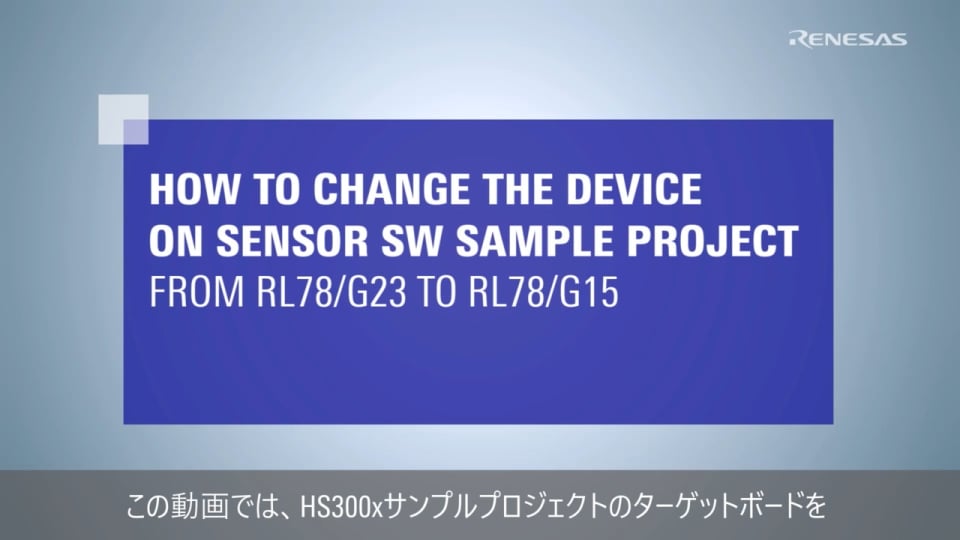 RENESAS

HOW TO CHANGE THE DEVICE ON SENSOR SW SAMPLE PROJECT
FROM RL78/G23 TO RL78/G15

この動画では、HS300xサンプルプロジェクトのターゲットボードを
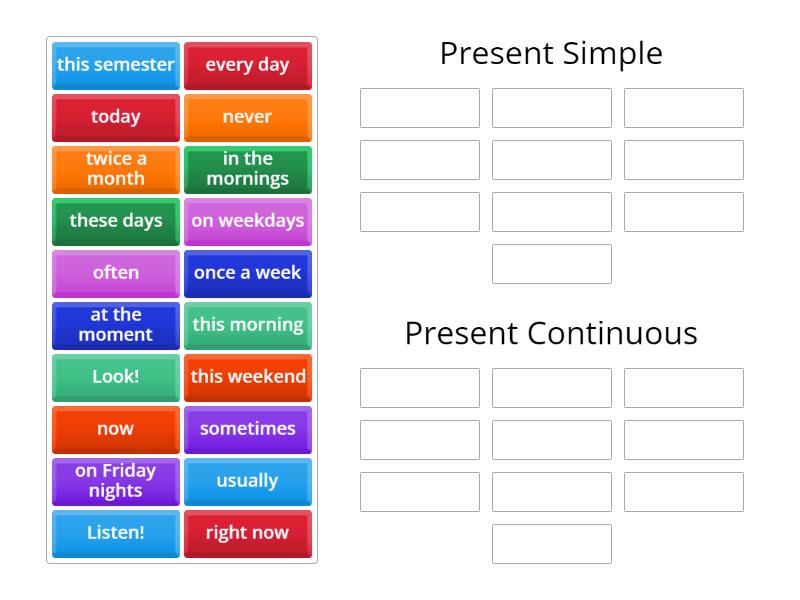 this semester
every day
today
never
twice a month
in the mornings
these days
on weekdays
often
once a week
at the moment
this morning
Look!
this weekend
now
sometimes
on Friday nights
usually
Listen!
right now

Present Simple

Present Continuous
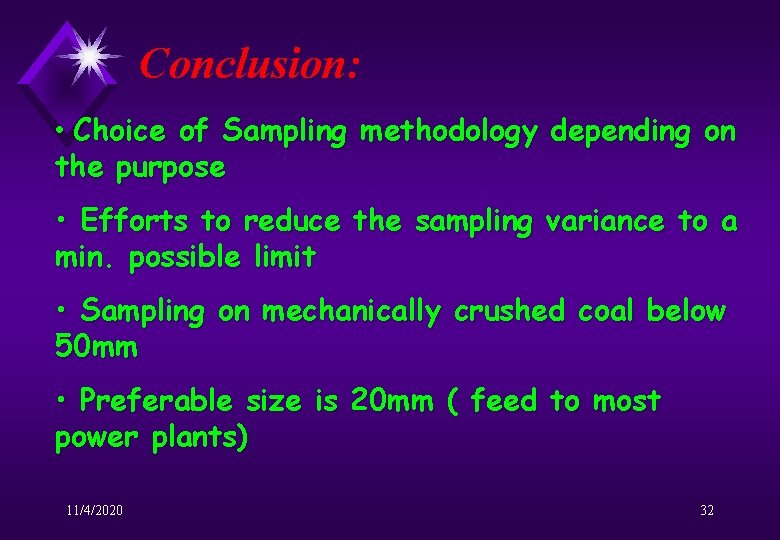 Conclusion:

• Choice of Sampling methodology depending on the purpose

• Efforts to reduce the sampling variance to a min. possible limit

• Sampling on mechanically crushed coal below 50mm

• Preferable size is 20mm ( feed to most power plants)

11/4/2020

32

════════════════

• _YOUR INSTRUCTIONS_
Quote the material above exactly, from the line holding "on weekdays" through its last line, including both. Omit the pictures.

• _ANSWER SPACE_
on weekdays
often
once a week
at the moment
this morning
Look!
this weekend
now
sometimes
on Friday nights
usually
Listen!
right now

Present Simple

Present Continuous
 Conclusion:

• Choice of Sampling methodology depending on the purpose

• Efforts to reduce the sampling variance to a min. possible limit

• Sampling on mechanically crushed coal below 50mm

• Preferable size is 20mm ( feed to most power plants)

11/4/2020

32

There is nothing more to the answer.